To have more precise value, you can again set up an airline-specific delay cost model. In that case, you can consider aspects such as type of flight (cont/intercont), aircraft type, airport, etc.
Again, it is reasonable to kickstart with standard delay costs and then step-by-step move to a more sophisticated calculation.
Airline Cost-Control KPI #3: Cost of Operations Changes
One of my favorite KPIs but still very rarely used by airlines. Actually, I only know one airline that is using it at the moment.
And again, this is not the easiest KPI to set up. So what is the KPI about? Summarized, the KPI calculates all costs occurring due to ad-hoc operational changes. Actions like aircraft changes, equipment changes, gate changes, crew changes, etc.
Indeed, it requires some work to define a calculation model that lets you assess the costs of such changes. And in that case, I believe it is vital to have a thorough calculation model first.
Here’s the exciting facet of this KPI: It perfectly shows the importance of a stable flight plan. Or conversely, it perfectly illustrates the costs related to an unstable flight schedule.

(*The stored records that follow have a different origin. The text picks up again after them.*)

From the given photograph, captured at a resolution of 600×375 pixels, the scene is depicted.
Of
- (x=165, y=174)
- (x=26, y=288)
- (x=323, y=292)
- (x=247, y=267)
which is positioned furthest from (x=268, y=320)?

Airline Cost-Control KPI #4: Missed Connex
A KPI that is —of course— only relevant for a hub-and-spoke operator. In case your business model is based on point-to-point operations, you can jump to the next KPI.
Passengers that are booked on a connecting flight but miss the onward flight reflect an immense cost factor. Additionally, they are also impacting your operations. This, especially accounts if we are talking about larger groups of disconnected passengers.
Concerning the KPI, you can go for different forms again. The lean approach is to show the amount of misconnex passengers solely. Another method is to show the misconnex ratio. That means the amount of misconnex passengers in relation to all connecting passengers.
To have a stronger cost-focus, you can assign costs to each misconnex passenger. Accordingly, you can show the amount of misconnex costs instead of the passenger number only.
Airline Cost-Control KPI #5: Cost of Lost / Mishandled Baggage
Mishandled or lost baggage additionally reflects a source for operational costs. Costs that actually can be avoided.
Similar to the Misconnex KPI, you can —in a first step— simply calculate the number of mishandled/ lost bags. As a second step, you can assign costs to each bag and incorporate different cost drivers.
Airline Cost-Control KPI #6: Fuel Costs
Finally, a cost-driver that most-likely accounts for the most significant portion of airlines’ expenses. Unfortunately, fuel also represents a type of cost that is hard to optimize in operations.
However, I still believe that it is crucial to create a feeling for fuel-related costs across the entire airline.
There are many ways to calculate this KPI. However, the calculation method strongly depends on available (real-time) data. You can go for a calculation that relies on uplift figures and actual fuel prices at stations. A more straightforward approach is calculating the average fuel consumption of aircraft type and average fuel prices.